» Brief:
In the free-agent guard rankings, which two players finished ahead of Mike Iupati in run blocking grades in 2012 and 2014?

1. Mike Iupati – Signed with Arizona
2014 Grade: +11.2
2014 Snaps: 970
Few guards in the league can match Iupati’s sheer physical dominance in the running game, let alone any available as a free agent next month. Only once since he entered the league in 2010 has he finished the season outside our top five in our run blocking grades, finishing second to Evan Mathis and Marshal Yanda in 2012 and 2014 respectively.
The question mark for Iupati however, and what may serve to limit his appeal, is his work in pass protection. Since he entered the league he has never been better than an average pass protecting guard and in the last couple of seasons has even fallen away from that. His run blocking is as good as you’ll find in the league, but in a widely pass first league Iupati may be overlooked in favor of more assured pass protectors.
2. Orlando Franklin – Signed with San Diego
2014 Grade: +15.4
2014 Snaps: 1,195
Whether at guard or tackle Franklin will be a highly sought after free agent when the new league year rolls around. After an inconsistent start to the 2014 season at guard Franklin came alive after the defeat to the Rams in Week 11. With an increased focus on the ground game from that point on Franklin displayed a consistency as a run blocker that we rarely saw from him at tackle.
Whether at guard or tackle, Franklin has produced as a run blocker and pass protector in the three years since his 2011 debut. With versatility and an all round game there is even an argument to be made that Franklin is the most valuable free agent offensive lineman available this off-season.
3. Clint Boling – Re-signed with Cincinnati
2014 Grade: +4.1
2014 Snaps: 1,012
A key cog in the Bengals’ offensive line since his sophomore season in 2012, Boling turned in his best season as a run blocker this season though his pass protection failed to match his first two seasons as a starter. From their impressive Week 11 victory in New Orleans, Boling earned a run block grade of +1.5 or higher in five out of six games. Prior to that he had only earned a single game run block grade that high twice in his career.
If Boling can pair that run blocking form with his pass protection from 2012 and 2013 then Boling will be a guard on the rise over his next contract. However, if he moves away from Cincinnati and the Bengals quick release offense then his pass protection will come under greater scrutiny.

» Given material:

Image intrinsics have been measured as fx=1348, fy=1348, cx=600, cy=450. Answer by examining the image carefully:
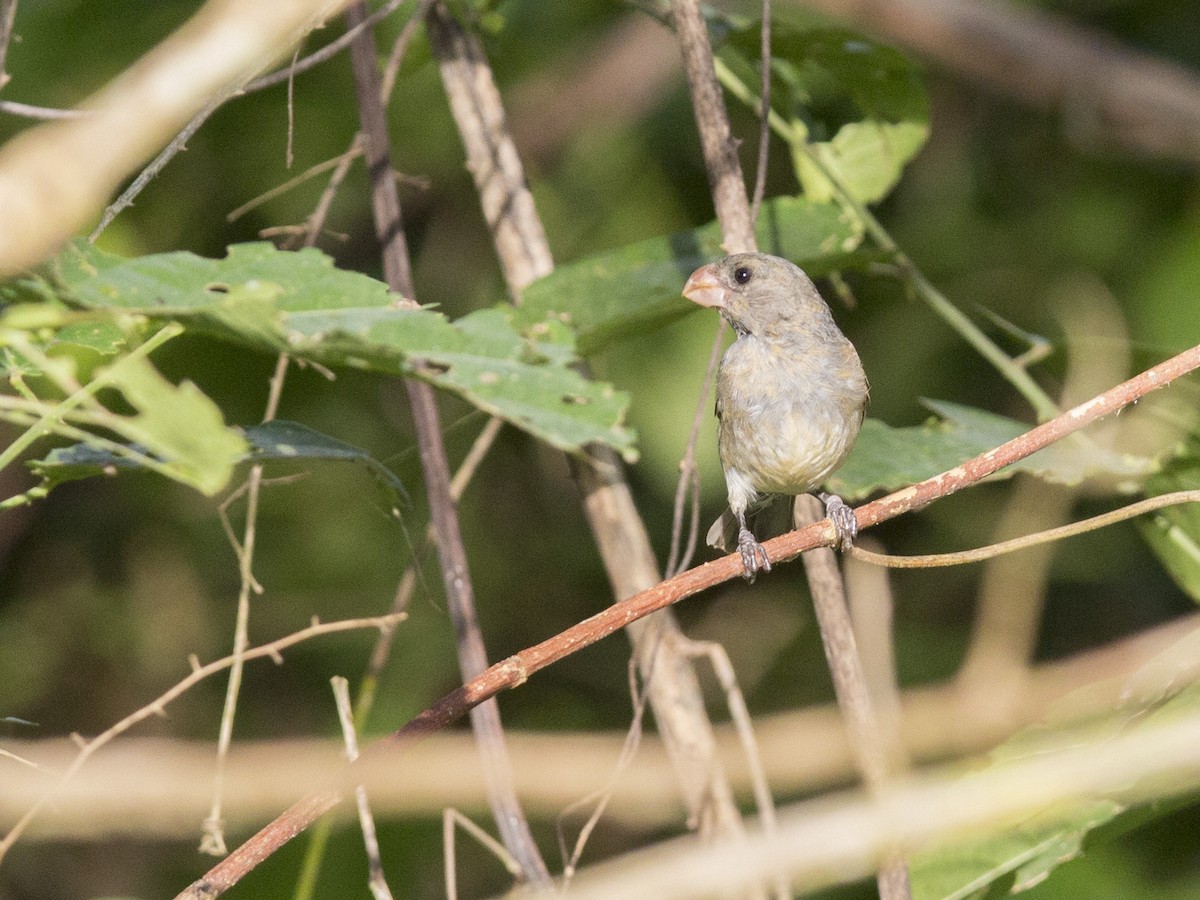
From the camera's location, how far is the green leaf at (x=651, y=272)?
11.8ft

» Complete answer:
Evan Mathis in 2012 and Marshal Yanda in 2014.